Si democracia es “el sistema político que defiende la soberanía del pueblo y el derecho del pueblo a elegir y controlar a sus gobernantes”, entiendo que hay tres elementos importantes en todo funcionamiento democrático: uno es la incuestionable soberanía popular; otro el derecho a elegir libremente, bajo unas condiciones homogéneas para todos los partidos, a quienes quieres que te gobiernen en función de un programa o compromiso político; y finalmente la capacidad de controlar eficazmente a los gobernantes para exigirles el cumplimiento del pacto electoral, es decir hacerles cumplir los compromisos que han adquirido con la ciudadanía, o lo que es lo mismo, el buen uso del poder que le han delegado los electores.

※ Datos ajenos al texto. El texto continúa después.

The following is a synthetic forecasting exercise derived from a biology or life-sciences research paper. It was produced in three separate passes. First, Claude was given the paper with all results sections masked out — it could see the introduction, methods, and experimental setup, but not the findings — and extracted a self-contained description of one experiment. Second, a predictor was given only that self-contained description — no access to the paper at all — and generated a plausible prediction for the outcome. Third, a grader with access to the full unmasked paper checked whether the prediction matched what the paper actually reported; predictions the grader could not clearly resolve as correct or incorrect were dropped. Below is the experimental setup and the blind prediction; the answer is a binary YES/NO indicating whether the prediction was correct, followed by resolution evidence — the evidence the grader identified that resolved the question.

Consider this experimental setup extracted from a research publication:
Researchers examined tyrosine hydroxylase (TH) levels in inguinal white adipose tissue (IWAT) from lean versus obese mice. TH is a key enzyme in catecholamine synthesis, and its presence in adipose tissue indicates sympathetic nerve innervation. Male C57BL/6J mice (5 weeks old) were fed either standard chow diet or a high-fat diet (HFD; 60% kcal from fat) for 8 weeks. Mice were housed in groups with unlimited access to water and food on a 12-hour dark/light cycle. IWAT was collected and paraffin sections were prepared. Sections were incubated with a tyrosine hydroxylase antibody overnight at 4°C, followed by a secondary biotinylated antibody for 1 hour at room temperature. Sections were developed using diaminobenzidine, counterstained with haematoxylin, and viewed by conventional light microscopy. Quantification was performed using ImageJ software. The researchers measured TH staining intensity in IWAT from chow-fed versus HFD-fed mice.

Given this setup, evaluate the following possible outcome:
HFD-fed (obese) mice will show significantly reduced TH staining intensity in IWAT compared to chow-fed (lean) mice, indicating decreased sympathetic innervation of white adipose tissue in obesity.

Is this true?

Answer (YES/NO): YES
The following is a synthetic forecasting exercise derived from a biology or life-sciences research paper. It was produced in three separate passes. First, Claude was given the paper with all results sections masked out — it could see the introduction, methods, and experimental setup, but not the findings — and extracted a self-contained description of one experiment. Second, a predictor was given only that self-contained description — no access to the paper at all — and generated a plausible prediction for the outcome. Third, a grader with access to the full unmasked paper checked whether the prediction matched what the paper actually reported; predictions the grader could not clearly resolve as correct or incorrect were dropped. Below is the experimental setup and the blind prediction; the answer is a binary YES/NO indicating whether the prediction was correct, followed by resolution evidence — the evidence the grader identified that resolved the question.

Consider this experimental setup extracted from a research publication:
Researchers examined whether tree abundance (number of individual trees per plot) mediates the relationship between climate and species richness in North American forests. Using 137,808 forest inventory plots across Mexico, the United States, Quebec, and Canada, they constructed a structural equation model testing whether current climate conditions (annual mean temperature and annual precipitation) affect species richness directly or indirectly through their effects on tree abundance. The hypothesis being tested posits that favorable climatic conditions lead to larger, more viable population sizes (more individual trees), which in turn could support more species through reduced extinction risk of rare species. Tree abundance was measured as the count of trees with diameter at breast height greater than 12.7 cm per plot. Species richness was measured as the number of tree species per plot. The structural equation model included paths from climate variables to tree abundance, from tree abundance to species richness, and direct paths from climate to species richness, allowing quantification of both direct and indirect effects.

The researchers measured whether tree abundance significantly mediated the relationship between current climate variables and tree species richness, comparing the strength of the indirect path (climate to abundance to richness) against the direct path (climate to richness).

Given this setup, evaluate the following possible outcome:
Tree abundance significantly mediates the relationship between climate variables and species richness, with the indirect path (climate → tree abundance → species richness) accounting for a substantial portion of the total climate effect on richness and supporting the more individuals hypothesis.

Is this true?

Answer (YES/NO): YES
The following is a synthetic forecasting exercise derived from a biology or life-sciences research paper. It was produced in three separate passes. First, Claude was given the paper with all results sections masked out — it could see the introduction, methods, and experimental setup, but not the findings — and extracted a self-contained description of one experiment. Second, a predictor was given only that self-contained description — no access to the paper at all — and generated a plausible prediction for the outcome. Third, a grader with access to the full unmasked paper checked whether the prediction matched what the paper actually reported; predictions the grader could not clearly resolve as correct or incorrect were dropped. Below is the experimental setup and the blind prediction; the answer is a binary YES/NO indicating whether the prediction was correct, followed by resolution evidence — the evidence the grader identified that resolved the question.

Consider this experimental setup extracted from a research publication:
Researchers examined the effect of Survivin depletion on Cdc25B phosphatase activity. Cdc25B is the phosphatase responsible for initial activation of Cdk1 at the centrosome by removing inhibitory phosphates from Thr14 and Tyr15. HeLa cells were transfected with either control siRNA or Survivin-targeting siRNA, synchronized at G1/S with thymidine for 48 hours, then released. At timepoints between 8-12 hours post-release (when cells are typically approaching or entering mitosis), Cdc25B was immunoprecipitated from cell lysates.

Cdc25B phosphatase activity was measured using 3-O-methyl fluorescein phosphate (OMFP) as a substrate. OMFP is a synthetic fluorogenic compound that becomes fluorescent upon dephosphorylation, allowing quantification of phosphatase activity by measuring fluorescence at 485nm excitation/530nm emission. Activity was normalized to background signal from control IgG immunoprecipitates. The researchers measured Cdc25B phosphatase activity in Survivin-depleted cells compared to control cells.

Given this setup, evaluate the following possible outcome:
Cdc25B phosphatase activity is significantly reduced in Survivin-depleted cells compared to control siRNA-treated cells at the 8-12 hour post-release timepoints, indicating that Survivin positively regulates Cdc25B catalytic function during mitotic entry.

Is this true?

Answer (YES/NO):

Cualquier alteración de estos principios básicos, que enmarcan la democracia, podría considerarse corrupción democrática, bien sea desde un punto de vista operativo o ideológico. Por tanto, entiendo que podríamos encuadrar, en este término de corrupción, estas y algunas otras conductas que suelen practicar muchos políticos y/o partidos: 
  1. No cumplir el programa votado alterando, con cualquier excusa, lo establecido.
  2. Jugar con ventaja en los procesos electorales bien por financiación o por trato especial a alguno de los contrincantes.
  3. Sustraer a la voluntad del pueblo las decisiones que le corresponden como soberano, modificando leyes de rango superior o del derecho internacional, sin someterlas a su criterio.
  4. No respetar e intentar influir en las decisiones de los otros pilares de la democracia, como son: el judicial, el legislativo y el ejecutivo.
  5. Usar en beneficio propio, o de sus afines, las estructuras del poder o pervertir el sistema administrativo para sacar ventaja partidista.
  6. Establecer redes clientelares, desde el gobierno, beneficiando a sujetos adeptos al partido, actuando con nepotismo.
  7. Mentir al ciudadano para eludir el control sobre la actividad que se desarrolla.
  8. El uso del cinismo y la mentira, de la manipulación y desinformación, para generar estados artificiales de opinión en la ciudadanía, que favorezcan al partido.
  9. Desde la concepción ideológica, alentar el golpismo para controlar la situación e imponer gobiernos o estructuras afines.
  10. Justificar dictaduras y gobiernos absolutistas que atenten contra los principios democráticos.
  11. Ser conniventes con los delitos de lesa humanidad, fueren donde fuesen cometidos.
  12. Substraer al debate público las cuestiones trascendentes mediante maniobras de distracción con temas de importancia secundaria o ajena a los intereses inmediatos de la ciudadanía.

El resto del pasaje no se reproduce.